Sunday 14 August 2011

Arsenal's trophy cabinet laid bare

by Martin McCutcheon

Arsenal have not won a trophy since 2005. They have however been in the Champions League every season since, and as the graphic shows, after six seasons representing the cream of English football, their trophy cabinet is bare.

Other big name teams that have been in Europe consistently have several domestic (green and orange circles) and even European titles (red ones) to show.
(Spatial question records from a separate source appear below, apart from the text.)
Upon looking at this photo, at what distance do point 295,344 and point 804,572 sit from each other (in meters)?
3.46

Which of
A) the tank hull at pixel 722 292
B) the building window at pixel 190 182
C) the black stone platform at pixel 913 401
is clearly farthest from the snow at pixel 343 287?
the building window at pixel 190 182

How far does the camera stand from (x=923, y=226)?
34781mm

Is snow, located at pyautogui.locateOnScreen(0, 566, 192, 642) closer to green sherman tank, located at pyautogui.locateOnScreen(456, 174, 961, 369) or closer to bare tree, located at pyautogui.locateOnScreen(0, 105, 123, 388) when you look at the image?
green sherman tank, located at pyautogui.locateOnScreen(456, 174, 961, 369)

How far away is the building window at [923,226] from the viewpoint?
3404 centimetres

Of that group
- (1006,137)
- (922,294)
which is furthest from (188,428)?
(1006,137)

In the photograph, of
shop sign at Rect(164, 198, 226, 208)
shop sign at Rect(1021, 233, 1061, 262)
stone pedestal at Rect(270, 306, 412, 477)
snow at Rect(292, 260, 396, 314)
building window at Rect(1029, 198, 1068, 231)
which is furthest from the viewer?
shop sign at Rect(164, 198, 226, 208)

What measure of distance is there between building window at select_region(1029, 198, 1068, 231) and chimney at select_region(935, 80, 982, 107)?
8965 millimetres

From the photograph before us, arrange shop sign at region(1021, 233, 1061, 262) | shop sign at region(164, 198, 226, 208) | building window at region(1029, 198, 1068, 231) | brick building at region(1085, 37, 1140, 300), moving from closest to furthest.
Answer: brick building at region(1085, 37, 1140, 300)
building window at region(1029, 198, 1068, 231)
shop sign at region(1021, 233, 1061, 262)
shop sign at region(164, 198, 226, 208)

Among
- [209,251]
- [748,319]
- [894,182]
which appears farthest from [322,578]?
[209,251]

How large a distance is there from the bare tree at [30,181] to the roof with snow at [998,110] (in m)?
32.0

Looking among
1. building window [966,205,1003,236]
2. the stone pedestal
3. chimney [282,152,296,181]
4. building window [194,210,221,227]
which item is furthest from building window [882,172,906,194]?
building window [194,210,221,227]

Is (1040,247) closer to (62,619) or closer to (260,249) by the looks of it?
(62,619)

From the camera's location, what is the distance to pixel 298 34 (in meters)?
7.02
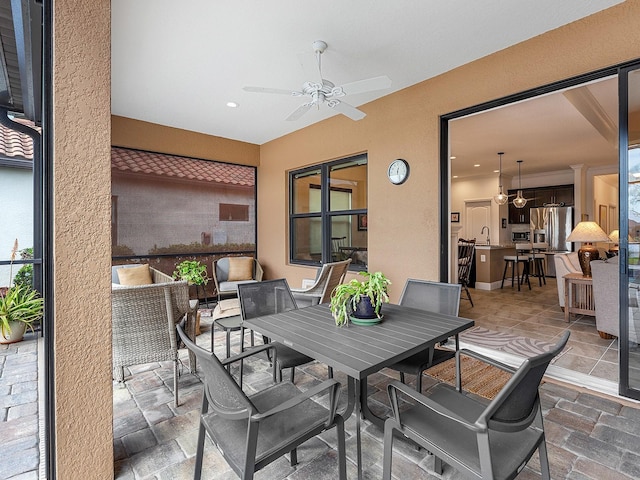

Inter have 9, Barcelona have 8, and Arsenal’s English rivals Chelsea and Manchester United have 5 apiece.

Even teams that do not always play in Europe every season have won titles, like Valencia, as shown.

It is high time Arsenal won something, or perhaps UEFA change who gets into the Champions League.

Monday 2 May 2011

Premier league congestion table

By Martin McCutcheon

Is the premiership competitive enough? Many people complain about how it’s the same teams that win the league (man united, chelsea or arsenal since 1995) and the same teams in contention for the champions league. But looking at the tables distorted by point differences you see a clearer picture of how competitive it actually is – a point decided the winner last year, and while Portsmouth got left well behind (for financial reasons) there were several bunches of congestion in the table. This season, the title is anything but decided, european spots will be fought down to the wire and the entire bottom half of the table is as congested as a rush hour traffic jam.



Sunday 2 January 2011

What price ignominy?

By Martin McCutcheon

A few years ago the Times published the then worst 50 players in the premiership, and footyfactor have gone one step further; naming the biggest failures - those who arrived with high expectations and never lived up to them.

Everyone will have their own personal favourite scapegoat, and we're not talking about Ali Dia, but rather those who had a proven track record, those who came with high expectations - it's a trade off of their price tag and performance. Even Winston Bogarde gets a mention, but we’re looking at those who played more than a handful of games, so there’s no Guiv’arch here either.

Looking at the two lists it’s easiest to compare the strikers – they score the goals and have often transferred for the most money. (After all what statistic do we use for ranking a defender?).

Footyfactor name Shevchenko and Rebrov as the biggest failures. Shevchenko came to Chelsea for £30m, as a former European Player of the year, Rebrov with a fantastic goal scoring reputation (joint top scorer in the Champions League in ‘99/00 and having scored 93 goals for Dynamo Kiev)

Other past strikers, who moved for large figures, Jose Anonio Reyes and Afonso Alves didn’t perform much better than Shevchenko, but even their transfer fees pale in comparison.

The question is, are any of the current stars - given the fees usually it’s foreign ones, who have to adjust to a new league too - under threat of making it into this infamous starting line up?

Torres is Liverpool’s costliest player and isn’t having a great season, but looking at the graph (showing goals per game against their transfer fee), he seems to have done enough to avoid such a tag. Berbatov arrived at United for a hefty £30.75m fee and until this season, where he has bagged 5 goals in one game, hadn’t seemed to justify his reputation; in his previous two seasons he scored only 21 goals in 60 odd matches.

Fortunately for both foreign stars, they wouldn’t push Shevchenko* or Rebrov off their post.

And Adebayor might look like he’s justifying his £25m price tag with a near half decent goals per game ratio, but the truth is he isn’t playing many games. If he doesn’t get on the pitch, let alone the score-sheet he might be joining the “Failures XI”.